The snail’s pace of negotiations for Eric Bledsoe and Greg Monroe are somewhat explainable, given that both are restricted free agents. It’s a little harder to believe that unrestricted free agent Shawn Marion still remains unsigned. He started 76 games for the Mavs last season and all seven contests during the team’s first-round challenge of the eventual-champion Spurs. The 36-year-old is nearing the end of his career, but he still appears to have a lot left to give.
The Heat had been expected to make a push for Marion when free agency began, apparently viewing him as the sort of player whose addition could help convince LeBron James to stick around. Of course, LeBron ended up elsewhere, and Miami committed its available cash to Luol Deng, Josh McRoberts, Danny Granger and its own free agents, leaving only the minimum salary left to chase anyone else. The Mavs can’t offer Marion more than the minimum, either, having renounced their Bird Rights on the versatile forward, exhausted their cap space, and spent the room exception on Jameer Nelson.

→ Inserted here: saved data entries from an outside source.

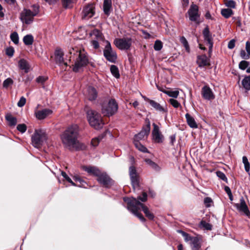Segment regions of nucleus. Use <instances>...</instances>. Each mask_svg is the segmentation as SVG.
<instances>
[{
    "instance_id": "1",
    "label": "nucleus",
    "mask_w": 250,
    "mask_h": 250,
    "mask_svg": "<svg viewBox=\"0 0 250 250\" xmlns=\"http://www.w3.org/2000/svg\"><path fill=\"white\" fill-rule=\"evenodd\" d=\"M124 201L127 203L128 209L138 217L142 222H145L146 219L141 213L138 212L141 208L148 219L150 220L154 219V214L149 210L146 206L140 203L137 199L133 197H125L124 198Z\"/></svg>"
},
{
    "instance_id": "2",
    "label": "nucleus",
    "mask_w": 250,
    "mask_h": 250,
    "mask_svg": "<svg viewBox=\"0 0 250 250\" xmlns=\"http://www.w3.org/2000/svg\"><path fill=\"white\" fill-rule=\"evenodd\" d=\"M79 126L72 125L68 126L60 135V138L64 147L71 149L78 143Z\"/></svg>"
},
{
    "instance_id": "3",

The Dan Fegan client probably would have signed by now if he had been willing to accept the minimum salary, and it appears he continues to hold out for more. That’s in spite of a growing number of teams limited to paying only the minimum. There were 11 such clubs when I ran them down this past Friday, and the Lakers have since joined that group. Similarly, Marion probably would have signed by now if teams with the $5.305MM mid-level exception or better thought he was worthy of that sort of cash, so it seems there’s a disconnect at play. Marion doesn’t appear too worried, recently telling Eddie Sefko of the Dallas Morning News that, “It’s only July, man. We got two more months. We’ll just wait and see how it works out.”
Yet teams rarely dole out more than the minimum salary once September rolls around, and if they do, it’s not much more than that. So while there’s no need for Marion to sign now if he intends to play in the NBA next season, there’s urgency if he wants to play on a salary befitting his production.
Marion remains valuable, but there’s no doubt that he’s slowing down. The Mavs outscored opponents by 7.8 points per 100 possessions whenever Marion sat this past season, but they only broke even when he was on the floor, according to NBA.com. He put up a career-worst 13.7 PER this past season, a rather steep decline from his 18.0 mark in 2012/13. His 10.4 points per game in 2013/14 were his fewest since his rookie season, though that was a product of his shot attempts per contest nearing a career low as he played on a Mavs team that could draw its offense from an array of other capable sources.
More encouraging was his three-point stroke, as he nearly doubled his attempts from that distance over the previous season and improved his accuracy to 35.8%, his best mark in 11 years. That percentage is just about average in today’s NBA, but it nonetheless represents growing proficiency in a sought-after skill that’s extended many careers. It’s more difficult to gauge just how strong a defender Marion remains, but suffice it to say that the Mavs entrusted him with holding together their defense in a lineup largely devoid of stoppers.
The Bulls and the Rockets are the teams other than the Heat and the Mavs to have been linked to Marion this month. Chicago, like Dallas and Miami, has only the minimum to offer, but Houston would be an intriguing suitor if its efforts intensify. The Rockets have most of their non-taxpayer’s mid-level exception to spend, as well as their $2.077MM biannual exception. It would surely please Rockets GM Daryl Morey to poach the Mavs’ starting small forward after Dallas had done the same to Morey’s team with a near-max offer sheet to Chandler Parsons. It’s worth wondering if Fegan, who represents Marion as well as Parsons, harbors ill feelings toward Morey and company, given the acrimony surrounding Parsons’ cross-Texas move. Still, that probably wouldn’t forestall a deal in the end, especially since the Rockets employ star Fegan client Dwight Howard.
There are other seemingly attractive teams with either the cap space or the exceptions to give Marion a fair deal, including the Spurs, Hawks and Nuggets. Still, none have appeared to show interest. It’s conceivable that the market for Marion will soften once the fates of Bledsoe and Monroe are resolved. He’ll have opportunities, and it would be surprising if he doesn’t field multiple offers for better than the minimum. The questions are whether those offers will be for substantially more, just how long the deals would run, and just which teams will come to his doorstep. It seems as though Marion has ideals in mind for each, and, as he indicated, he doesn’t feel the need to compromise now, regardless of whether he’d ultimately be better served by doing so.